Din değiştirenlere yönelik tutum hususunda değişimler geçiren Yahudi tarihi, M.S. III. yüzyılda Mişna ve sonraki yüzyıllarda oluşan Midraşik külliyatla birlikte, din değiştirmeyi ifade eden sistem düzenlenmiştir. Buna göre Yahudi olmak isteyen kişi öncelikle samimiyet testinden geçirilir, erkekse sünnete tabi tutulur ve şeriatla ilgili bilgilendirildikten sonra üç rabbinin huzurunda yapılan bir merasimle Yahudiliğe geçmiş kabul edilir. Bu dönemde ger ifadesi, yerleşik yabancı yerine Yahudi dinine geçmiş kişiler için ger tsedek (mümin yabancı) şeklinde kullanılmaya başlanmıştır. Bununla birlikte Talmud’da Yahudiliğe girenlerle ilgili birbirine zıt görüşler yer aldığını söylemek yanlış olmayacaktır. Sonuç olarak, Yahudilik hiyerarşik iç yapısı gereği daha çok devamını doğum yoluyla sürdürmeyi tercih eden bir din olmakla birlikte, prensipte başka dinlerden ve milletlerden Yahudiliğe girmek isteyenlere kapılarını her zaman açık tutmuştur.

Makalede mühtedilerin Yahudi hukukundaki yeri konusunda bazı örnekler sunulmuştur. Bunlara göre; mühtedi bir bayan üzerinden on nesil geçse dahi Kohen ailesinden bir erkekle evlenemez. Buna karşılık mühtedi bir erkek Kohen kızıyla evlenebilmektedir. Bir mühtedi annesi Yahudi olmadığı sürece, dualarda geçen ey atalarımızn tanrısı ifadesini söyleyemez, onun yerine İsrail atalarının tanrısı demek durumundadır.
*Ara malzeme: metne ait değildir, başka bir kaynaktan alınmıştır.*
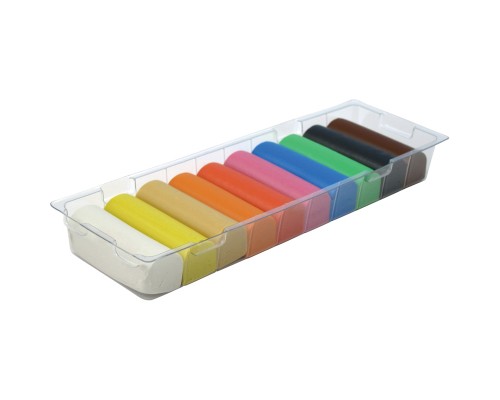 Пластилін Koh-i-Noor Метелик 10 кольорів 200 г (131710)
Günümüzdeki mevcut duruma bakılacak olursa Ortodoks Yahudilik en baştaki gelenkesel yorumu devam ettirmekte ve dışa kapalı, daha katı bir tutum sergilemektedir. Amerika’daki Yahudilerin evlilik gerekçesiyle yapılan ihtidayı kabul etmesine karşılık, Ortodokslar bunu geçerli saymazlar ve Yahudi olmak isteyen kişiyi bir yıllığına Ortodoks bir ailenin yanına göndererek dinî koşulları öğrenmesi sağlanır ve daha sonra uygun görülürse dine kabul edilir.